Chapter Sixty-Four

“ W e’ve got a child abduction tied to the nun’s murder!” Grace Garner said.

“Jesus!”

Jason drew stares from the counter from an unshaven barrel-chested man in a lumberjack’s shirt reading a paper behind the register. Beside the man, a girl, who looked about twelve, turned from watching the TV on the shelf, near the mounted head of a Rocky Mountain Elk with a twelve-point rack.

“Jason, the kidnapping suspect may have a link to your father,” Grace said.

“What?” Keeping his voice low, he went deeper into the store, behind shelves with canned beans, soup, chili. “My father? How?”

“From your dad’s time as a cop. He responded to an armored-car heist. A child died in a hostage taking. Three point three million was never recov-”

“Oh my God.”

“We’re looking for Leon Dean Sperbeck, who did twenty-five years”-Jason saw his dad paying the lumberjack guy at the cash-“We believe Sperbeck’s responsible for Sister Anne’s death.

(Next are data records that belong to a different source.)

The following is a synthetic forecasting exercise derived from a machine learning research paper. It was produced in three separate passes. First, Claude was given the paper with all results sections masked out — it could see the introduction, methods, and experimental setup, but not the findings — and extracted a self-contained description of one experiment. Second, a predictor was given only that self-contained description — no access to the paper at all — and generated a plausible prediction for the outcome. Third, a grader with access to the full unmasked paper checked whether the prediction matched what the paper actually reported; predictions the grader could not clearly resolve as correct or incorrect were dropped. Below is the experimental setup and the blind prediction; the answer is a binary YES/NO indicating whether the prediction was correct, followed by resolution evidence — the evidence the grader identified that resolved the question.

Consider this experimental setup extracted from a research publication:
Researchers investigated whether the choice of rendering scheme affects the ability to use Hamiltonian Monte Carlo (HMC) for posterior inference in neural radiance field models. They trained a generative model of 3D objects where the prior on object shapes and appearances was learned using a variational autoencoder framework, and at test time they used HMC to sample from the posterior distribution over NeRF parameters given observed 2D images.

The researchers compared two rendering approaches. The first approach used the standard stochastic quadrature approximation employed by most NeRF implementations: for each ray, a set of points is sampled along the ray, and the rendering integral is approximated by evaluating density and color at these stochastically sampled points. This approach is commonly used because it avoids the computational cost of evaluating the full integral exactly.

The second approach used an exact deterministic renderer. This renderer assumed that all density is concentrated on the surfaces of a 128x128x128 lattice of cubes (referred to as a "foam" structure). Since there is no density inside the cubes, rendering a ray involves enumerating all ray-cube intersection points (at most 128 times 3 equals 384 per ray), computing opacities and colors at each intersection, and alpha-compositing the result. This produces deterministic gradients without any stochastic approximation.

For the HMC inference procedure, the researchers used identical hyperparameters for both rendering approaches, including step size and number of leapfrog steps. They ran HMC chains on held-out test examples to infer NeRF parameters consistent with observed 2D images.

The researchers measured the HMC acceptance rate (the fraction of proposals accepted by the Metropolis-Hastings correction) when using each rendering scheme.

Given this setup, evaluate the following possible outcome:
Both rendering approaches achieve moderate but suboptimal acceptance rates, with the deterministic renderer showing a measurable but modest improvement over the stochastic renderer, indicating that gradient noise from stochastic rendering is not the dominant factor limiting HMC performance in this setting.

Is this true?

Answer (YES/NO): NO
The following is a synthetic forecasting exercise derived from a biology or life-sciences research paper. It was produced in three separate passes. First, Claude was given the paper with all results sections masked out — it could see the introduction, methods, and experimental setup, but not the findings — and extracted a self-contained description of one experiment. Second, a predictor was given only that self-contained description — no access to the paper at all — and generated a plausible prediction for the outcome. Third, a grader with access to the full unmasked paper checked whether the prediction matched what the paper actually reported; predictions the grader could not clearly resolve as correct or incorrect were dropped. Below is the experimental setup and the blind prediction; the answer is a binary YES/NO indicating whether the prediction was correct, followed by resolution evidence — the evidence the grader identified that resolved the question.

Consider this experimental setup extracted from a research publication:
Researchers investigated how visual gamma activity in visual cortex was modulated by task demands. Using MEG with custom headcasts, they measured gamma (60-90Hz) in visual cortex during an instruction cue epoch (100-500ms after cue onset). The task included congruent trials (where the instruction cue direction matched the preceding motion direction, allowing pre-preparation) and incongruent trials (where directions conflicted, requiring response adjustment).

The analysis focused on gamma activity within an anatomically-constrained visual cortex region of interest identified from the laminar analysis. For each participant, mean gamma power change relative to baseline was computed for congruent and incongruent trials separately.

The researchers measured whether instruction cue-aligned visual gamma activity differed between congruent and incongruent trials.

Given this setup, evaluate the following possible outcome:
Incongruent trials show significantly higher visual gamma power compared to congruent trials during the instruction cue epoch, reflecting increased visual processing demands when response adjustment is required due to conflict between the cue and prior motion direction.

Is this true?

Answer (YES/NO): YES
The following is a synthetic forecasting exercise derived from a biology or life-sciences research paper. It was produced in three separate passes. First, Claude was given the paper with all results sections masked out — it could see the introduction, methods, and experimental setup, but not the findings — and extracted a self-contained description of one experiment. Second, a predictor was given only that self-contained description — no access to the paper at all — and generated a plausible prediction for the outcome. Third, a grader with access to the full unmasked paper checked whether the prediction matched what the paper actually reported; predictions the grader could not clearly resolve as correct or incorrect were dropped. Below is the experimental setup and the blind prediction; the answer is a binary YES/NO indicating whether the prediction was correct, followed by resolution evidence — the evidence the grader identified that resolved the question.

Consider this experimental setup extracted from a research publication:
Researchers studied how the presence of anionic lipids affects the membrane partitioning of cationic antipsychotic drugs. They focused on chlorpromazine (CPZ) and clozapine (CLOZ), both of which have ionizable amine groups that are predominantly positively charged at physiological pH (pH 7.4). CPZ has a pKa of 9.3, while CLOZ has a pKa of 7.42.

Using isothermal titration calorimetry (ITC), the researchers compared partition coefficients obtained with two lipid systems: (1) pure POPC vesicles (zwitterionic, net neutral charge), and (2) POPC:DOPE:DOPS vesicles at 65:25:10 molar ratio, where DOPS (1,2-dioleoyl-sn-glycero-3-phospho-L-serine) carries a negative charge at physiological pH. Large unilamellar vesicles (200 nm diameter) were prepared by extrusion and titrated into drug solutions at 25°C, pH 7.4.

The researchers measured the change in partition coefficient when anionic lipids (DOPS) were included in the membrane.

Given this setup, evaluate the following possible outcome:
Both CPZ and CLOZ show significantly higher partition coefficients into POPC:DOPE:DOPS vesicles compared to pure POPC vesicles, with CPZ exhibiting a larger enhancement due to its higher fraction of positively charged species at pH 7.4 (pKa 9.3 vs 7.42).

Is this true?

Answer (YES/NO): NO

I’m going out on a limb telling you, but we’re facing a life-and-death situation. The abduction could all be tied to the money from the old heist, your information, Sister Anne, and your dad.”

“What the hell? I don’t believe this.”

“After Sperbeck was released, he staged his death and now he’s looking for the money. An insurance investigator reviewing the case has implicated your father, alleging a cover-up of the facts of the crime to hide the cash. He says he’s got evidence your father’s recently been in contact with Sperbeck-Jason-?”

As Grace continued, the pieces began aligning.

Except one didn’t fit. Christ, it couldn’t fit.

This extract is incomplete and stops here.